Clawson and Eisenstadt also make a perfunctory nod to concerns about enemy casualties. "Anecdotal reporting from recent wars in the Balkans and Iraq featuring precision strikes [sic] indicates that after a few days of bombing, civilians realized that as long as they stayed away from military facilities or potential strategic targets, they could go about their business reasonably safely, even during air raids." We're sure that, in the same situation, the authors' families would have just as little trouble adjusting.
Besides, Clawson and Eisenstadt write, a conflict would likely "settle down after several weeks. . . into a protracted, low-intensity conflict, involving terrorist attacks by Iranian agents or surrogates against U.S. interests around the world, and U.S. retaliatory actions." You can see why Ms. Cobban called the report the "Cakewalk paper."
Soft-pedaling the horror of a massive air attack after what we've wrought in Iraq is bad enough. But think tanks like WINEP and the neocon American Enterprise Institute leapfrog over exactly why they've got it in for Iran.
In other words, they make no mention of the Nuclear Non-Proliferation Treaty's fourth amendment, which provides signees to the pact with the right to nuclear energy. As for nuclear weapons, think-tankers -- most of Washington, in fact -- and the US public seem incapable of seeing the issue from the viewpoint of the Persian and Arab street.
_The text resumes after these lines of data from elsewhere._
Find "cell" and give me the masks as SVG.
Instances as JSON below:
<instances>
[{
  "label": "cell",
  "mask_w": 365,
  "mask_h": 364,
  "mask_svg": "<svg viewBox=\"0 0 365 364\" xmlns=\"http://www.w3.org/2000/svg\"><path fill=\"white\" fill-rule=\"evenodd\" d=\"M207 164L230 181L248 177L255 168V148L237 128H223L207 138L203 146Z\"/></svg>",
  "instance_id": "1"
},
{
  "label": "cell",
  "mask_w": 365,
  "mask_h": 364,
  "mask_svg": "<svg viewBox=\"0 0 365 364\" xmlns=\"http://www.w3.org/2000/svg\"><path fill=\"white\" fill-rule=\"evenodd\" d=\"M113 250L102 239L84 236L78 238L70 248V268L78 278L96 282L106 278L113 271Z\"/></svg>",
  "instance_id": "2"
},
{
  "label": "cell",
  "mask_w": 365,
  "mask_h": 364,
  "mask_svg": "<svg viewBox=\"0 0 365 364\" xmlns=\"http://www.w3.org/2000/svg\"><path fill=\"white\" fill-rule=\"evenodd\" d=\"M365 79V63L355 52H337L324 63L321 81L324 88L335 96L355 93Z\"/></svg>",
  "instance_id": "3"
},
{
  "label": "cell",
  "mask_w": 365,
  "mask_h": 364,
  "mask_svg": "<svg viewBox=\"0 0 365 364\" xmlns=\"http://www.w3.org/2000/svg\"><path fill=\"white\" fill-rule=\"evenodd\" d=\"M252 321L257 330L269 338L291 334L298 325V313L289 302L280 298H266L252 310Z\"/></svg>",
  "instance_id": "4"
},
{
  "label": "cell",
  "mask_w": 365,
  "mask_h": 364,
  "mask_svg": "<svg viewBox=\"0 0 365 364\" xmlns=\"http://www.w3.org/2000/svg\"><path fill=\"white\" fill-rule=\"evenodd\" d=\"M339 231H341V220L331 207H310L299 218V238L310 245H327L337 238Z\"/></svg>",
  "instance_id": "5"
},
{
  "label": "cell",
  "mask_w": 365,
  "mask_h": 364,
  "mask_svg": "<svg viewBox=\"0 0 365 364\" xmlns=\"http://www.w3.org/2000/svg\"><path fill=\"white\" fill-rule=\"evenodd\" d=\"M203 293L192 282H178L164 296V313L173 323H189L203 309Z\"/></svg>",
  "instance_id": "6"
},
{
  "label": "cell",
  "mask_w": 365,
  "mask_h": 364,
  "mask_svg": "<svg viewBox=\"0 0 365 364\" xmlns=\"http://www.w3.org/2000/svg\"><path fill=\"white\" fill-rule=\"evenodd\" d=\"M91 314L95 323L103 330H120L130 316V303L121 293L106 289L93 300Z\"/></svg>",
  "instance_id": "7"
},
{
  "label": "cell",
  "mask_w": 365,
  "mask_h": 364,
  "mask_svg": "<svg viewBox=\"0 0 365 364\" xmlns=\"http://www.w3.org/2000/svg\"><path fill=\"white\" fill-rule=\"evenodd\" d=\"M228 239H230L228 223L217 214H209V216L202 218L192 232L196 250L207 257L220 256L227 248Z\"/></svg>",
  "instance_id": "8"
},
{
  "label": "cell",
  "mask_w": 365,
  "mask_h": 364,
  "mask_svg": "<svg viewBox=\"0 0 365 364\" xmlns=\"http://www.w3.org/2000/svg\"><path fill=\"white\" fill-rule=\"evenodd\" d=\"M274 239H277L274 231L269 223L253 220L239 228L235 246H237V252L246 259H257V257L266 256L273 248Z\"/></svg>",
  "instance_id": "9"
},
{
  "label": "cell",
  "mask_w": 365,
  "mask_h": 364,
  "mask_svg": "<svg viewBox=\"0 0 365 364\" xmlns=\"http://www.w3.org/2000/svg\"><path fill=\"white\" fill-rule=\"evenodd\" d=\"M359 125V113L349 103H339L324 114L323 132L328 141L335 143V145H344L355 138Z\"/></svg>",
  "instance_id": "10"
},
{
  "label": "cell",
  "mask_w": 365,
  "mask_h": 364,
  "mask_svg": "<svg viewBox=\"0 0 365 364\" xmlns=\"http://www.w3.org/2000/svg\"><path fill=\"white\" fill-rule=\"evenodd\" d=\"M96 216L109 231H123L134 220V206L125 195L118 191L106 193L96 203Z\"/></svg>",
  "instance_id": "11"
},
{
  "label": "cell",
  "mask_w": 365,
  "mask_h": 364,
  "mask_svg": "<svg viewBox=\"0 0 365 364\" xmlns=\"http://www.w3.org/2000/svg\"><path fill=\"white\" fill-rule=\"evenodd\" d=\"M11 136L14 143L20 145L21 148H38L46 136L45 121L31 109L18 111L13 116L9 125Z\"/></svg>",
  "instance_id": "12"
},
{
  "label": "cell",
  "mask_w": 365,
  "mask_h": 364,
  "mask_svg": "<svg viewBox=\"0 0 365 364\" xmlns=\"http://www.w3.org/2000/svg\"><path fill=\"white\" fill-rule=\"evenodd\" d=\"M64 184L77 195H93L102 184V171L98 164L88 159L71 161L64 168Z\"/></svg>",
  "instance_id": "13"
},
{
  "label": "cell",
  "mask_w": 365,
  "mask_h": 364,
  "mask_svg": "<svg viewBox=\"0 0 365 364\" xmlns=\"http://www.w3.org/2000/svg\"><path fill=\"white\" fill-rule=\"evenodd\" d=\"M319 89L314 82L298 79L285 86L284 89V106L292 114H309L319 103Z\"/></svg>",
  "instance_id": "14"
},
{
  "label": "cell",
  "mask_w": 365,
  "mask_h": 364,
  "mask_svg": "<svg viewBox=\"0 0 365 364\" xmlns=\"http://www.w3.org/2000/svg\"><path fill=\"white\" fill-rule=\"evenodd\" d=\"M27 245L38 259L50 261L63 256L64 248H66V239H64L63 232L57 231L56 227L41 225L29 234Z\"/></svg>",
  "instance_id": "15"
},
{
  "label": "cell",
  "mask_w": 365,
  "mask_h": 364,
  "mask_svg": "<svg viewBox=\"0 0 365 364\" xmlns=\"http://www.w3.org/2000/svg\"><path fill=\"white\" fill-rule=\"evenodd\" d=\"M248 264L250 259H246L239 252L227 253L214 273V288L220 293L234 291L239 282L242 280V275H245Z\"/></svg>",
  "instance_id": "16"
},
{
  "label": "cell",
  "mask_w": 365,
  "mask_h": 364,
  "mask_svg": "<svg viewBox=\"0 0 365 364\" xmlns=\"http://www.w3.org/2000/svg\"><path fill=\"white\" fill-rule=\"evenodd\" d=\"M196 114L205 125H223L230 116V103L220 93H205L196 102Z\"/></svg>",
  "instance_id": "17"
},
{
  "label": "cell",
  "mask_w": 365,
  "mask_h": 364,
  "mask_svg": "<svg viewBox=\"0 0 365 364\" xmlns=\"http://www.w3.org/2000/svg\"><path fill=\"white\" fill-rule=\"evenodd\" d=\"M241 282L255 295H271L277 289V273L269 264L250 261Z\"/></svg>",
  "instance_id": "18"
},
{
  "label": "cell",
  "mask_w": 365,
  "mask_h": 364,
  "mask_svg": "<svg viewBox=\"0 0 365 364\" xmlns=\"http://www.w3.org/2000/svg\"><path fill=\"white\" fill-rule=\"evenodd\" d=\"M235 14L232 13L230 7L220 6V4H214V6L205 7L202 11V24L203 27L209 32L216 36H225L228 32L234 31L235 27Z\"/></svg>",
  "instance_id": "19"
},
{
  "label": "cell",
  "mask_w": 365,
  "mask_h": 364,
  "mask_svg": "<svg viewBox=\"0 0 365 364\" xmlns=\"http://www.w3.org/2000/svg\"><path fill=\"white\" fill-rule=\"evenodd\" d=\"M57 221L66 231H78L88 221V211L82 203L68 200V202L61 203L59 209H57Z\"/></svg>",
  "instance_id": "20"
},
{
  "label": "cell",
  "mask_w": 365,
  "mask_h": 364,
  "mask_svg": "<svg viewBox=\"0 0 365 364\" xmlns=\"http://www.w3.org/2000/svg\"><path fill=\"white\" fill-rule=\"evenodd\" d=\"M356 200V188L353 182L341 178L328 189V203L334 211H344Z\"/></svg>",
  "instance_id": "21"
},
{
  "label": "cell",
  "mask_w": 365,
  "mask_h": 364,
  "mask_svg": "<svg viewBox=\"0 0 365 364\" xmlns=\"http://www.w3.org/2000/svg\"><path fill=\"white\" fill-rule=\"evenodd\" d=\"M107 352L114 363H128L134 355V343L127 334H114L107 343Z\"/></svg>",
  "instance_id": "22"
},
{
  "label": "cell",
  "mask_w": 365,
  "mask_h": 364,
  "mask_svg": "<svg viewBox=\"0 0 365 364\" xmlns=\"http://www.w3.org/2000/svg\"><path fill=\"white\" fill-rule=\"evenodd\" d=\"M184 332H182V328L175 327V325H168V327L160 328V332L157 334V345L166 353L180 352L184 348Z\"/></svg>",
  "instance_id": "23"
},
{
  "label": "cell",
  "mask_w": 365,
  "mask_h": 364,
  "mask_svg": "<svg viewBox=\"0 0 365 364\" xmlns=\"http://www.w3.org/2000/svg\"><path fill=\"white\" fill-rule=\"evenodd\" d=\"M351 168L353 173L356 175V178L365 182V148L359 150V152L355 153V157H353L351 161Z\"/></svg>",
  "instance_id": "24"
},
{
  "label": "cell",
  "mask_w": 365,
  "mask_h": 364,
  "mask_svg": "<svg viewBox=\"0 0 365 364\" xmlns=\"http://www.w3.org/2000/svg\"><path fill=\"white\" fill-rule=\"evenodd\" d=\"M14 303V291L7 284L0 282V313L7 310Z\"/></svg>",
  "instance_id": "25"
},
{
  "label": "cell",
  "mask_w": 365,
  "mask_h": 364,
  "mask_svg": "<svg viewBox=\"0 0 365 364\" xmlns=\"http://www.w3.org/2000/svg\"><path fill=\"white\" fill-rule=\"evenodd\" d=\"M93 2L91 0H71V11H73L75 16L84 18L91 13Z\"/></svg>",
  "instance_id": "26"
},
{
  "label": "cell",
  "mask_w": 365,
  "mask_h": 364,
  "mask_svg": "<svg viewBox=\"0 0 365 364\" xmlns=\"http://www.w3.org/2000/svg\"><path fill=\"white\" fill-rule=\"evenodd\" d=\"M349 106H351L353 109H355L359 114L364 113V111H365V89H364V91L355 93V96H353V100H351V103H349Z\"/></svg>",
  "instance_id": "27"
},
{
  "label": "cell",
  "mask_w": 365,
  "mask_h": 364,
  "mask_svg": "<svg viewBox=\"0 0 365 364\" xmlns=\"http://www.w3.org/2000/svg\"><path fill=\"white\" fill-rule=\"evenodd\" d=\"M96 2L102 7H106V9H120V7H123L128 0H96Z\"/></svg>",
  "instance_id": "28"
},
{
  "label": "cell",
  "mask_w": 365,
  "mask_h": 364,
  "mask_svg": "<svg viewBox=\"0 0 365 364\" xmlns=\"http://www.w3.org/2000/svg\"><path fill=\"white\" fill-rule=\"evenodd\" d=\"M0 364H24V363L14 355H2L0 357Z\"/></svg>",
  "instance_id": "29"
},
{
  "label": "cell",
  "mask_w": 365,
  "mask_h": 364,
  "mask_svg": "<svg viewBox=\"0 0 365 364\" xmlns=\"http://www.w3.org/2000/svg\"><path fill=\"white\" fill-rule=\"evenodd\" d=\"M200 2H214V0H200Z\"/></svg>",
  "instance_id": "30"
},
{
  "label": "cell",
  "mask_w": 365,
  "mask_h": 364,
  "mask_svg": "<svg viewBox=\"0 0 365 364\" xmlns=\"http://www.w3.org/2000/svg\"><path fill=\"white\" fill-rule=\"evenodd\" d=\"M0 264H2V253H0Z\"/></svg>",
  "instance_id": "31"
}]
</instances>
How come their countries can't have nuclear weapons when their neighbor Israel has not only developed them, but, like North Korea and Pakistan, failed to even sign the Nuclear Non-Proliferation Treaty? Not to mention that the US flagrantly disregards its commitment to the NPT to disarm in a timely fashion.
"We're all grown-ups here," Washington tells itself. "Sure, we're making ElBaradei's life miserable and giving little more than lip service to the NPT. But, come on. Iran is mad. Its president is apoplectic, its religion apocalyptic."
The irony, of course, is that this applies at least as much to the US as Iran. But Iran has an own irony of its own to contend with. At Forbes.com, David Andelman reviewed a book published in France last year titled Iran, Le Choix des Armes by Francois Heisbourg, a former French government official.
Without a nuclear weapon, Andelman writes, Iran "is well placed to claim leadership" of the Middle East. Yet "if armed with a nuclear weapon, its advantage evaporates, as a nuclear arms race in the region would find a host of other neighboring states buying their way into the nuclear arms club."
Meanwhile, the American public isn't putting up much in the way of obstacles before the administration. We allowed it to attack Iraq because its reasons, however false, made sense to us. Now we're allowing it to attack Iran because it makes no sense to us.
Perhaps because common sense enjoys the status of an eleventh commandment in America, we fail to appreciate the lack of it on the part of the administration, even after Iraq and Katrina. Also, for better or worse, we're constitutionally incapable of summoning up sufficient cynicism to imagine the moral depravity required to start another war.